Los espejanos, por no decir todos, se han quedado sin una antepasada formidable, arrancada por la fuerza de la naturaleza. Da lástima, por el amor a los árboles, que no lo han inventado los ecologistas de nuevo cuño. Es tan antiguo como la humanidad. Está ya en un pasaje inolvidable de “La odisea” de Homero. Cuando Laertes, su anciano padre, ciego, no reconoce a Ulises, que ha llegado por fin a Ítaca, y súbitamente descubre que es su verdadero hijo, que creyó perdido, cuando enumera los perales, higueras, manzanos, del huerto familiar. Treinta siglos más tarde, Unamuno haría de nuestras encinas una metáfora esencial de su pensamiento, como defendió en un ensayo magistral Luciano González Egido (“La encina grave/ de hoja oscura y perenne/ que siente inmoble/ la caricia del aire”); un anciano portugués se despide de la vida abrazando uno por uno sus árboles, como relató conmovedoramente un nieto, el premio Nobel José Saramago; y nuestro Olegario González de Cardedal, compuso un formidable “Elogio de la encina” – editorialmente agotado -, que mi padre, en sus últimos años, releía, subrayaba y anotaba escolios.

No olvidemos su belleza. “Cada encina es una escultura”, decía Venancio Blanco, que había crecido bajo las de “Carrascalino”, entre Matilla de los Caños y Robliza. Lo sostenía con la solemnidad de un viejo patriarca, con la certidumbre del gran escultor. Ya he contado seguramente el privilegio de haberle paseado entre las de “La Celestina”, en Buenamadre, ver sus ojos cansados iluminarse con algún ejemplar especialmente escultórico, que señalaba asombrado. Raúl de Tapia fue más lejos, bautizando a los veteranos árboles “catedrales vivas”, calificación honorífica que, por cierto, merece entre nosotros la catedralicia morera de San Pelayo de Guareña (aseguran los entendidos que la más anciana de España).

Sin embargo, como seres vivos, también los árboles envejecen y mueren. Mi título de hoy es tomado de “Los árboles mueren de pie”, la conocida obra teatral de Alejandro Casona. “Deme Dios el vigor de la encina selvática/ que huracanes respira en su copa robusta”, pedía Unamuno al Señor, pero les atribuía una excesiva fortaleza que no poseen. La mejor prueba es la encina de Espeja, que no ha aguantado el viento huracanado. Eso sí, mueren de pie, gallarda, altivamente, como el olmo viejo de Machado, aquel hendido por el rayo, y en el caso de nuestro Quercus, como se especula en el mismo poema, “descuajada por un torbellino… tronchada por el soplo de las sierras”.

Al olmo machadiano, con las lluvias de abril algunas hojas verdes le salieron.
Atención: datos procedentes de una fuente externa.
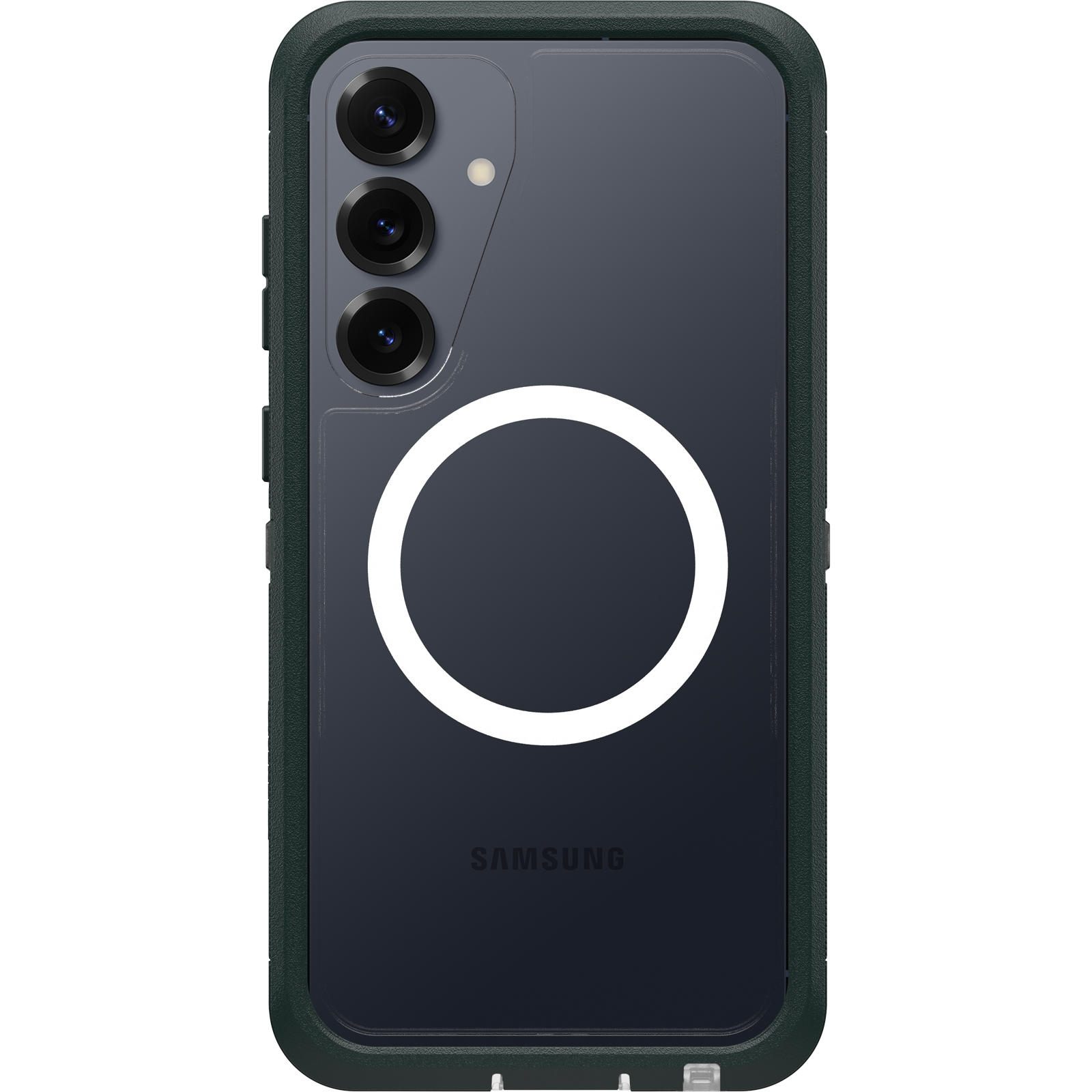 Defender Series XT | Galaxy S25+ Case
No sucederá eso en la dehesa boyal de Espeja, aunque dicen que aún queda algún romántico que busca bajo los troncos de las encinas de “Coquilla”, el “te adoro” que enterró aquella ganadera salmantina – con divisa verde y oro -, que, como la princesa Mafalda, enterrada en nuestra vieja Catedral, “finó por casar”. No. La matriarca del encinar espejano ha muerto violentamente. Pero de pie.

Si la muerte de un ejemplar tan emblemático, produce desolación, es muy superior, sin comparación, la que provoca ese venerable nonagenario (retratado ayer en la página 5 de este diario), que manifiesta que tras setenta años de convivencia, “perdí al amor de mi vida por el virus”. El aguarda, ¡al fin! la prometida dosis, que no llegó a disfrutar su esposa, ni tantos otros viejos “árboles”, esa legión de ancianos tragados por las sucesivas olas de un sunami, arrancados brutalmente de sus raíces por un huracán impetuoso llamado coronavirus, cómplice de algunos responsables públicos que lo gestionan negligentemente.